Times have changed. According to new research, a surprising number of females have graduated from "missionary dating" to "missionary cohabitating."

"My theory is that women are willing to make sacrifices for their partners, once they have become emotionally attached," said researcher Scott Stanley, co-director of the Center for Marital and Family Studies at the University of Denver. "They're willing to make compromises to try to hang on to the relationship. Men won't do that. ...

"These girls are probably thinking, 'He's not perfect. But I love him and I can help him change.' Meanwhile, we know what the guys are thinking. They're thinking, 'I'm not sure she is the one I want. She's not my soul mate. But she'll do for now.' "

What is fascinating is that women who say they are deeply religious are just as likely to live with men before marriage as women who are not, wrote Stanley, Sarah Whitton and Howard Markman. Their work is summarized in "Maybe I Do: Interpersonal Commitment and Premarital or Non-Marital Cohabitation," written for the Journal of Family Issues.

Meanwhile, they found that men with strong religious beliefs are much less likely to cohabitate before marriage than non-religious men.

As a rule, people who lived together before marriage were less religious than those who refused to do so. Religious believers also said they were more committed to the institution of marriage. This is precisely what Stanley and the members of the University of Denver team expected to find as they interviewed 908 people who were married, engaged or cohabitating.

What surprised them was the sharp contrast between the choices made by religious women and religious men.

Do the math. There are currently more than 5 million unmarried American couples living together. Somewhere, there are a lot of religious women who have taken "missionary dating" to a whole new level. They seem to think that they can evangelize the men in their beds.

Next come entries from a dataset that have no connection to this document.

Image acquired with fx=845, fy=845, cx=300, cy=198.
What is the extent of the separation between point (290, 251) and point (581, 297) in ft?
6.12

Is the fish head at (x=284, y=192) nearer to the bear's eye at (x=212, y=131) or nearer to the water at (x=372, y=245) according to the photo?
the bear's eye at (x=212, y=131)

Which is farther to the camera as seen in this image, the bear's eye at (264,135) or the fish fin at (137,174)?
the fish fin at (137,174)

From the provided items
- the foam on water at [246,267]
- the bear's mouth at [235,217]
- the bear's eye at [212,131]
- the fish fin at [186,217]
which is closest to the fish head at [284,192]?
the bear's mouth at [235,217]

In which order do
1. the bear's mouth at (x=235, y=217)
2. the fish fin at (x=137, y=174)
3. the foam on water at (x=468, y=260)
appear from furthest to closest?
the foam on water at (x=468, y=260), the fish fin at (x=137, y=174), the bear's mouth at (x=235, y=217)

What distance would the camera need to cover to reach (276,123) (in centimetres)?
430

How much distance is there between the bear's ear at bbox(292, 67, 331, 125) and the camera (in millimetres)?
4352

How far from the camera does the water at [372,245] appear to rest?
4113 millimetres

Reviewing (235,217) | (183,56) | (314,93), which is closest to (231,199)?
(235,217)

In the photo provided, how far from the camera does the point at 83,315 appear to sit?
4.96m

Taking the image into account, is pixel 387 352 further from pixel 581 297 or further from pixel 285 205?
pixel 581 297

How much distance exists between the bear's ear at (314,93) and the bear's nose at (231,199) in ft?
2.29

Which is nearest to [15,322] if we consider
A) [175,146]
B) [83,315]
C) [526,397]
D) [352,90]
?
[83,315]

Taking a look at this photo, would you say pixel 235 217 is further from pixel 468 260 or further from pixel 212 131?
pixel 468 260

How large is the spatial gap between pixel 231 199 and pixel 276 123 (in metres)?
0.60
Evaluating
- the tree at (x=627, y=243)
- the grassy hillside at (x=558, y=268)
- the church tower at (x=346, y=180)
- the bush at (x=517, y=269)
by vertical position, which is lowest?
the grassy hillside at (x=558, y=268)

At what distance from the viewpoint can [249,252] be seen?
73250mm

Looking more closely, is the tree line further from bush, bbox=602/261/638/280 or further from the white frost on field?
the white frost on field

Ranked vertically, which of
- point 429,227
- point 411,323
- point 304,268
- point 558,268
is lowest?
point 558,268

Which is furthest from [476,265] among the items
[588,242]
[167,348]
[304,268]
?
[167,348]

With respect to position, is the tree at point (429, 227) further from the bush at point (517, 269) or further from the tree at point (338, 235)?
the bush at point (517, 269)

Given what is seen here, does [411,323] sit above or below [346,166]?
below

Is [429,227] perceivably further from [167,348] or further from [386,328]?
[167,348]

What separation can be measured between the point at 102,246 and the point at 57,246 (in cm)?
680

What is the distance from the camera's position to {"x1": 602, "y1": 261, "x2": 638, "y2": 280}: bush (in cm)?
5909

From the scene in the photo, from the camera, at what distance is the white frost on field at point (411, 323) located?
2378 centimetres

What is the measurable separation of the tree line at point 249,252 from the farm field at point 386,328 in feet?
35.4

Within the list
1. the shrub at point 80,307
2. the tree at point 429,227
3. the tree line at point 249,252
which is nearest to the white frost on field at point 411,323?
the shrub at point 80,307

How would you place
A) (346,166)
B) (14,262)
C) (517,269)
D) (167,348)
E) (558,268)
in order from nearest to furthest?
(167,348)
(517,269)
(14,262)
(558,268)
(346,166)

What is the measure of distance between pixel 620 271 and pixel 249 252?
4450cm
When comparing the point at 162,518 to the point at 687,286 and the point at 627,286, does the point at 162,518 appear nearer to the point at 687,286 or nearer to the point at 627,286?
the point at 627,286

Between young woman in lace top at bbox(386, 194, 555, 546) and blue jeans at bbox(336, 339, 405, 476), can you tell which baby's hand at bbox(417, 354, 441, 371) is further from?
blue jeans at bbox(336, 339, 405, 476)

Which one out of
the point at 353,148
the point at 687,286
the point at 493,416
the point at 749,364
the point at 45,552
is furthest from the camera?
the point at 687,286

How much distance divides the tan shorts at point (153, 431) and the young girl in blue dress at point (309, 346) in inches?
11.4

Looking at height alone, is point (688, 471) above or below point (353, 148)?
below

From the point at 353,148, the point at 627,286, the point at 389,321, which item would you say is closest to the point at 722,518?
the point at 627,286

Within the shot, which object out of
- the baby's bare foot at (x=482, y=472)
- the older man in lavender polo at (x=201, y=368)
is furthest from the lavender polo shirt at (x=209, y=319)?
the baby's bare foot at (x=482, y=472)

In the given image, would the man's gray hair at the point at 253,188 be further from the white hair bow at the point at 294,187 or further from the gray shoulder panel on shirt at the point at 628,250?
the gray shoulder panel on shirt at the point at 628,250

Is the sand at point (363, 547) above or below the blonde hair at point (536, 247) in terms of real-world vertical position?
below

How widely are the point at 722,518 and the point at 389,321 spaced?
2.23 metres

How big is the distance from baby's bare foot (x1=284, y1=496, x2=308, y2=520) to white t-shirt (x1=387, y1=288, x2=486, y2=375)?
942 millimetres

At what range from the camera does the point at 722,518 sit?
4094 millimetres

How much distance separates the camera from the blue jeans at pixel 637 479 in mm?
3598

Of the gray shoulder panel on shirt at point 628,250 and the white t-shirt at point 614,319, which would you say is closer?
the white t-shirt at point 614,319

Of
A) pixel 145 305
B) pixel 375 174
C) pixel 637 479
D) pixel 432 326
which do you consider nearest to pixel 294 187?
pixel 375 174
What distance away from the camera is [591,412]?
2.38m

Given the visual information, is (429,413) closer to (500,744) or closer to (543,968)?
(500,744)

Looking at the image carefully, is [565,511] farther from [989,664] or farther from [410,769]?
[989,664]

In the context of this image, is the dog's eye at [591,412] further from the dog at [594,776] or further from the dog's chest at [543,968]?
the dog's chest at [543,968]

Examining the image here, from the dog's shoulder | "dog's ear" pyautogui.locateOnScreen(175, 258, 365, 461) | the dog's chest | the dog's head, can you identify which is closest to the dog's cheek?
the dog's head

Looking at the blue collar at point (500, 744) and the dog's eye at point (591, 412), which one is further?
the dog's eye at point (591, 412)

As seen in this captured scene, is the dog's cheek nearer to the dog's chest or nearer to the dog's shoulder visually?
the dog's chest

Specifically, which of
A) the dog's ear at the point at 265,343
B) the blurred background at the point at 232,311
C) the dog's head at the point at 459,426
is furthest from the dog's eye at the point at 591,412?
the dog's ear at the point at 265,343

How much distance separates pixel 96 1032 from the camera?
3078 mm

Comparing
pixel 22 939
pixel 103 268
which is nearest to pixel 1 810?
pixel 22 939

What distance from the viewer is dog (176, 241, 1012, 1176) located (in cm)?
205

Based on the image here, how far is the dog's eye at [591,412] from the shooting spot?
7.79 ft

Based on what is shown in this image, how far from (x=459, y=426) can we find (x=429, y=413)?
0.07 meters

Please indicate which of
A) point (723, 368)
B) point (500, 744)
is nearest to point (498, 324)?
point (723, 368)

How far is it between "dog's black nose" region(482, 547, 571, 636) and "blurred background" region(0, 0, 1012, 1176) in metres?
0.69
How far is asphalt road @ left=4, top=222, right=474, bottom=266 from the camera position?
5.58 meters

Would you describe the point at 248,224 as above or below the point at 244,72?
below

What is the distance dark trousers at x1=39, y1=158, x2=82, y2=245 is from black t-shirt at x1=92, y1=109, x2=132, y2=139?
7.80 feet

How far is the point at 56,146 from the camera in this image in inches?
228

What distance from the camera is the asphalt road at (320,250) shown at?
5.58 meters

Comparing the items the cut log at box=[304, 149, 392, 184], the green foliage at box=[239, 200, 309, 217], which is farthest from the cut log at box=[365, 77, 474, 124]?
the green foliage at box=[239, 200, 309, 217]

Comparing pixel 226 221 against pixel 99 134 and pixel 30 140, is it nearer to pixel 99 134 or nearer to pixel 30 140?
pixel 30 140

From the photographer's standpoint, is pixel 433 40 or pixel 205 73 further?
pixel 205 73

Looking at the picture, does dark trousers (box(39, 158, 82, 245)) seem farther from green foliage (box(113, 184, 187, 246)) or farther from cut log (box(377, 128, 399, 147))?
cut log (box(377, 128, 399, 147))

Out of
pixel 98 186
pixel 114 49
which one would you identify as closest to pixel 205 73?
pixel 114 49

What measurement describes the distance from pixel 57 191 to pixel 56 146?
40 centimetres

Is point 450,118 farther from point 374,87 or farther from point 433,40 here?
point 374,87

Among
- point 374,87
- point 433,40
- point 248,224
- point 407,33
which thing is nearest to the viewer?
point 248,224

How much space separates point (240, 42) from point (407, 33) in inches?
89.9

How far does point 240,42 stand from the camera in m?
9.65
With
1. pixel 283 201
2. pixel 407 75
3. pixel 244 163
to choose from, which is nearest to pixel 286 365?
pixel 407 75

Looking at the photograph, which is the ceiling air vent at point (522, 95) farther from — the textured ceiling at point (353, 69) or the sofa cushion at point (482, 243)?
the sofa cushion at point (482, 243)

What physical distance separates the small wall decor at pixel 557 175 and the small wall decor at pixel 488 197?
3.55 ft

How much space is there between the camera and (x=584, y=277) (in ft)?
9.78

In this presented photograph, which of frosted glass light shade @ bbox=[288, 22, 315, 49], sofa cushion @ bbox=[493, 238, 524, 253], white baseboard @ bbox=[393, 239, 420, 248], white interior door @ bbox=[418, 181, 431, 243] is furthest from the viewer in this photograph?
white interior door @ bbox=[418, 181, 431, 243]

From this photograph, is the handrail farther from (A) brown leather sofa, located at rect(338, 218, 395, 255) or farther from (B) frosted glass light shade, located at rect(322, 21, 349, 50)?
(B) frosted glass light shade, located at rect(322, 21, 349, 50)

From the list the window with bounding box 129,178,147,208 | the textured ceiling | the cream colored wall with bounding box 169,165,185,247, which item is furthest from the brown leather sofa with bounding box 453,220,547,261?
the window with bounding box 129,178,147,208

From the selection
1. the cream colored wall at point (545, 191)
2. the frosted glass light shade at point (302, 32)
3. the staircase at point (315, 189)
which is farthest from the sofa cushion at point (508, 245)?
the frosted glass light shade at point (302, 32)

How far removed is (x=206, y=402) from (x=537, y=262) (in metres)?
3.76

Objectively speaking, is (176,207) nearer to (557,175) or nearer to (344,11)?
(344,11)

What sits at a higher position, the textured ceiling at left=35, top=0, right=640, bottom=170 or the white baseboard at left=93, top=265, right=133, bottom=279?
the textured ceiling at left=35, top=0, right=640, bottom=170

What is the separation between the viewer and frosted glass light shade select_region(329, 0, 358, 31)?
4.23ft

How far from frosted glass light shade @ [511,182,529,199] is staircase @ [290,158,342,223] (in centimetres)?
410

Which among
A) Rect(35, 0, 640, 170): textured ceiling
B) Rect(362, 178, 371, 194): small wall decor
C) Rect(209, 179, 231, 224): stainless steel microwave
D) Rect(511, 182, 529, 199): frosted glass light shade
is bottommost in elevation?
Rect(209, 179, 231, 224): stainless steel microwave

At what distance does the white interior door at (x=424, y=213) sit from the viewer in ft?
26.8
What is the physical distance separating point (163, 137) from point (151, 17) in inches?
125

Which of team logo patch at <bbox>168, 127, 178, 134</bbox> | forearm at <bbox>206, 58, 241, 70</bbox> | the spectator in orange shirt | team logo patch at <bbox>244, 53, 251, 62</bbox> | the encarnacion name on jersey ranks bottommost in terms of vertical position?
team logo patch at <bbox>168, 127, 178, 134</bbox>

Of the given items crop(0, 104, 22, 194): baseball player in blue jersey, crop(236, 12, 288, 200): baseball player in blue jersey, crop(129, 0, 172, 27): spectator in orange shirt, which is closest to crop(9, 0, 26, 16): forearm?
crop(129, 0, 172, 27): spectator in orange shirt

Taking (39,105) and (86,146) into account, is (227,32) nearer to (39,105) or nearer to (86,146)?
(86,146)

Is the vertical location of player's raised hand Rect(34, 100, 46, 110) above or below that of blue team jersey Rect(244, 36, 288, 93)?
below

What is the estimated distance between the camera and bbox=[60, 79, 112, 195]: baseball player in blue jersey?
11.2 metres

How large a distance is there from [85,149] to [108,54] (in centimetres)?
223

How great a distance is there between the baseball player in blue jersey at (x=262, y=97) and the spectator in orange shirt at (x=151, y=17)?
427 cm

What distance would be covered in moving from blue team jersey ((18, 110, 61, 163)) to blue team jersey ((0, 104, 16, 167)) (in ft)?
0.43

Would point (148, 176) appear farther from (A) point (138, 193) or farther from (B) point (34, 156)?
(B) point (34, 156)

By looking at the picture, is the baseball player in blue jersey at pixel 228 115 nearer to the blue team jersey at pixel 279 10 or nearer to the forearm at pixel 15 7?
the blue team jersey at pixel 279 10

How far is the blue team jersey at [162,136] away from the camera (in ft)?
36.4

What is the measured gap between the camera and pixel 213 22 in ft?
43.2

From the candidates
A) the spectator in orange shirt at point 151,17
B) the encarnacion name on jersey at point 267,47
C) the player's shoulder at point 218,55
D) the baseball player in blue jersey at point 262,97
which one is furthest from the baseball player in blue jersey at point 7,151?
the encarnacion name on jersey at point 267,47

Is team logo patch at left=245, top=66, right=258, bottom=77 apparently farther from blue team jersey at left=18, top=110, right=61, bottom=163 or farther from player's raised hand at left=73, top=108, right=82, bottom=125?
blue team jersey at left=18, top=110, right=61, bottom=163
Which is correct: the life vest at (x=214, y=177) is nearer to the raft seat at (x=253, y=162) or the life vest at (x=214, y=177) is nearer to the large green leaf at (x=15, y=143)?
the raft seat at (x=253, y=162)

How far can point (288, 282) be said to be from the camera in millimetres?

Meanwhile, Stanley and his colleagues are convinced that women who want solid, "until death do us part" marriages should be on the lookout for men who have strong religious beliefs, who are deeply committed to the institution of marriage and who, as a matter of conviction, reject cohabitation.

That may sound obvious, but it was in the data. If religious women want the odds on their side, they have to hunt for men who are willing to rebel against the conventional wisdom of this age.

"Given that 60 percent or more of couples now live together prior to marriage," wrote Stanley, Whitton and Markman, it seems that "not living together prior to marriage is becoming unconventional. From such a viewpoint, the unconventional couples who do not live together prior to marriage may be the couples with the more dedicated and religious males."

These unique religious males appear to be trying to "preserve the maximum differentiation between marriage and non-marriage. ... In the context of societal trends that increasingly blur the lines between cohabitation and marriage, this stance would represent the new unconventionality."

Stanley said that his team's research parallels other studies on one key point. Millions of young Americans are terrified of divorce and, thus, want to be careful before tying the knot. Young men seem to grasp that marriage does require major sacrifices, sacrifices that many are not willing to make.

Thus, they use cohabitation as a stalling device.

"Young men and women have accepted the message from their culture -- a message that is not supported by the data -- that cohabitation is a good way to prepare for marriage," he said. "They believe that they are in training for marriage. They are in training, but it seems that cohabitating is training them to develop exit strategies for getting out of relationships, including their marriages."